• _Text section_:
Tusk Blu-ray review: Kevin Smith does body horror

Geek icon Kevin Smith blends body horror, dark comedy and…. a walrus in Tusk

Kevin Smith’s ongoing exploration into horror continues to produce mixed results. Like the ferocious and frustrating Red State, Tusk shows a filmmaker who doesn’t pull his  punches, but gets easily sidetracked. The idea for the film sprang from a podcast with Smith’s producer Scott Mosier, and there’s a combination of dark humour, confrontational gore, strong performances and stuff that doesn’t work.

Wallace Bryton (Justin Long) is an obnoxious shock-jock for the 21st century. He travels to Canada for his podcast, the Not-See Party, for an interview that falls apart, but a flyer in a bar bathroom offers a ray of hope. Howard Howe (Michael Parks) is an old man who lives alone and wants to tell his life story.

Wallace soon realises that there’s more to his tales of shipwreck than an old man who survived the impossible. Howard has faced the beast in himself, and wants Wallace to become that beast: a walrus, to be exact.

• _Dataset rows_:

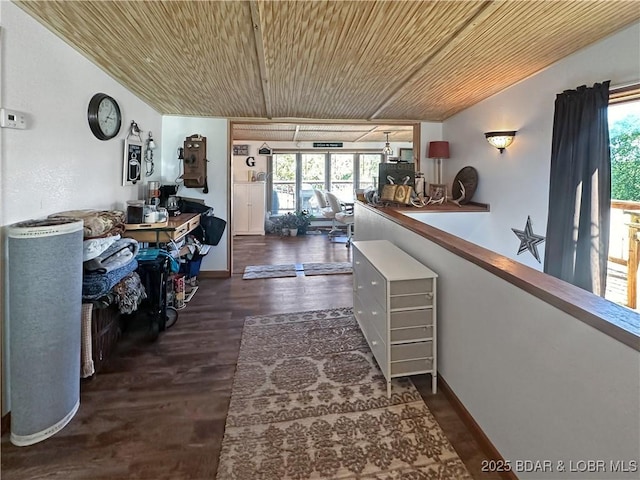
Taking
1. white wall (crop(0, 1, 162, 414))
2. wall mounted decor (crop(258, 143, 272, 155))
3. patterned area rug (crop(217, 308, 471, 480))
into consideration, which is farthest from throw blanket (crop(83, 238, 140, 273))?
wall mounted decor (crop(258, 143, 272, 155))

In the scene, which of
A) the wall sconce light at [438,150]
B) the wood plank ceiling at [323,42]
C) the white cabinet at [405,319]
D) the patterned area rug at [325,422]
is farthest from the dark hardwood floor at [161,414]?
the wall sconce light at [438,150]

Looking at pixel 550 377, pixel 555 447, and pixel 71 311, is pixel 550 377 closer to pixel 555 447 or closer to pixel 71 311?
pixel 555 447

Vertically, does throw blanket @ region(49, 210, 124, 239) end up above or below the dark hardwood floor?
above

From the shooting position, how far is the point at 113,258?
2.19 m

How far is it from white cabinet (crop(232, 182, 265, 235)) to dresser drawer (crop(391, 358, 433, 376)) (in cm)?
617

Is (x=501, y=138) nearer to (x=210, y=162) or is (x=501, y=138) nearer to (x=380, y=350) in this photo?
(x=380, y=350)

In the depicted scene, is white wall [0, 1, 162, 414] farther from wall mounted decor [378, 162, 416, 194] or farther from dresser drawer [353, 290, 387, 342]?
wall mounted decor [378, 162, 416, 194]

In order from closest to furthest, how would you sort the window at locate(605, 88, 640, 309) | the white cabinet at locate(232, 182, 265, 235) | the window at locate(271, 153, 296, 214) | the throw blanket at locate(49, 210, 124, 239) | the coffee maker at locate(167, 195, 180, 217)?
the throw blanket at locate(49, 210, 124, 239) → the window at locate(605, 88, 640, 309) → the coffee maker at locate(167, 195, 180, 217) → the white cabinet at locate(232, 182, 265, 235) → the window at locate(271, 153, 296, 214)

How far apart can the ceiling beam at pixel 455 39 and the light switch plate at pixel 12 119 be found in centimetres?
252

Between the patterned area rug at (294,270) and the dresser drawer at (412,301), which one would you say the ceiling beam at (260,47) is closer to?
the dresser drawer at (412,301)

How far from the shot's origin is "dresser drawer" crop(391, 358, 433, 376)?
2.01 meters

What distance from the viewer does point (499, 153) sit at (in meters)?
3.65

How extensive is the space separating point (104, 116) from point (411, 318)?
2.79 meters

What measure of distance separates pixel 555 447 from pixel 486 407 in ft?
1.45
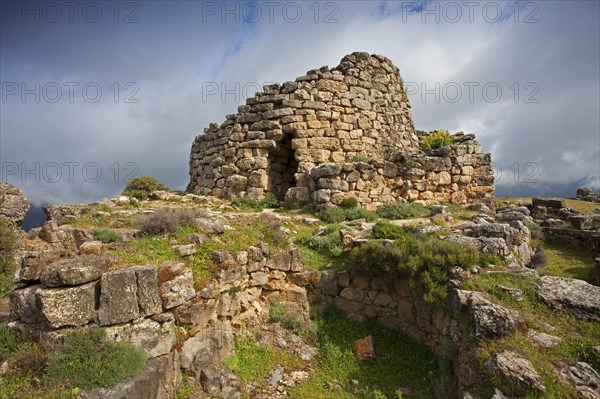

• _Written request_:
According to the Tusk review, where did the idea for the film come from? None of the records is needed here.

• _Full answer_:
It came from a podcast with Kevin Smith's producer, Scott Mosier.